### Entries shown
★ ★ ★ ★ ★ ★ ★

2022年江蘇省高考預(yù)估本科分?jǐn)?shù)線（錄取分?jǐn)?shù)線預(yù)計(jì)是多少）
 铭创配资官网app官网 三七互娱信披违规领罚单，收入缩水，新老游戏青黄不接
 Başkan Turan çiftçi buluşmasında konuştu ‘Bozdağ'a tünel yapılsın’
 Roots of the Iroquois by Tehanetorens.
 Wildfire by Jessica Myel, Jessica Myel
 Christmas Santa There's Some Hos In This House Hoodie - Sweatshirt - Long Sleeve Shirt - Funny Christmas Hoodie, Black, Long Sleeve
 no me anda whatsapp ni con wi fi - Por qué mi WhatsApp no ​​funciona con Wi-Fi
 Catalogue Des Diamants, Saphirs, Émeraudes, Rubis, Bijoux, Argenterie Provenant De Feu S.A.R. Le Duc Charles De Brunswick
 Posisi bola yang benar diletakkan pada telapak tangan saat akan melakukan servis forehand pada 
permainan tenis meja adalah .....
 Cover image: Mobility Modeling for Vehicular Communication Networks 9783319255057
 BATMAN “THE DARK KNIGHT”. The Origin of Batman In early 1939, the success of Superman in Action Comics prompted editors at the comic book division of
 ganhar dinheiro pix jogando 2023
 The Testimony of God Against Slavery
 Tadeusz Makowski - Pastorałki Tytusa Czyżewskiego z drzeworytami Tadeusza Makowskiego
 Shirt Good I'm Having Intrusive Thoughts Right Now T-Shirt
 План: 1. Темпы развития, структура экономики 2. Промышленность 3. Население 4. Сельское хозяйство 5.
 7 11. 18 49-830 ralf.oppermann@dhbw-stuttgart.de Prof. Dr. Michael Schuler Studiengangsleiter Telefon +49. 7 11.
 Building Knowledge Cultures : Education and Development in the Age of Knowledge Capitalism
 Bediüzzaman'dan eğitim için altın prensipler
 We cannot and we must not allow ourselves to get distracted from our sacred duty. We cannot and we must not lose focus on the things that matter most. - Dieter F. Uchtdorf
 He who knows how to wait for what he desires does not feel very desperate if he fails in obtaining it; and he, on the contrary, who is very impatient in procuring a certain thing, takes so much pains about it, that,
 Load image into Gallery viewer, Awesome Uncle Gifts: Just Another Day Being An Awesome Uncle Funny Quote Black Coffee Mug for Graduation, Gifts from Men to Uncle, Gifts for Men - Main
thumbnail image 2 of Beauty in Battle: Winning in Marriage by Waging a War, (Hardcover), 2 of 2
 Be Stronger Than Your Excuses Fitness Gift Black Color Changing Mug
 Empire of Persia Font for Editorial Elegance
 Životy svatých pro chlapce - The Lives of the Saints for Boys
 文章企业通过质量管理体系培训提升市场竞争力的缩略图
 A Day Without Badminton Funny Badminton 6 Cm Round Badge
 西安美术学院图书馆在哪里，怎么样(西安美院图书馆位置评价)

★ ★ ★ ★ ★ ★ ★

### Work required
Looking at the material above, state the number of lines holding the word "Shirt", and only that number.

### Answer space
2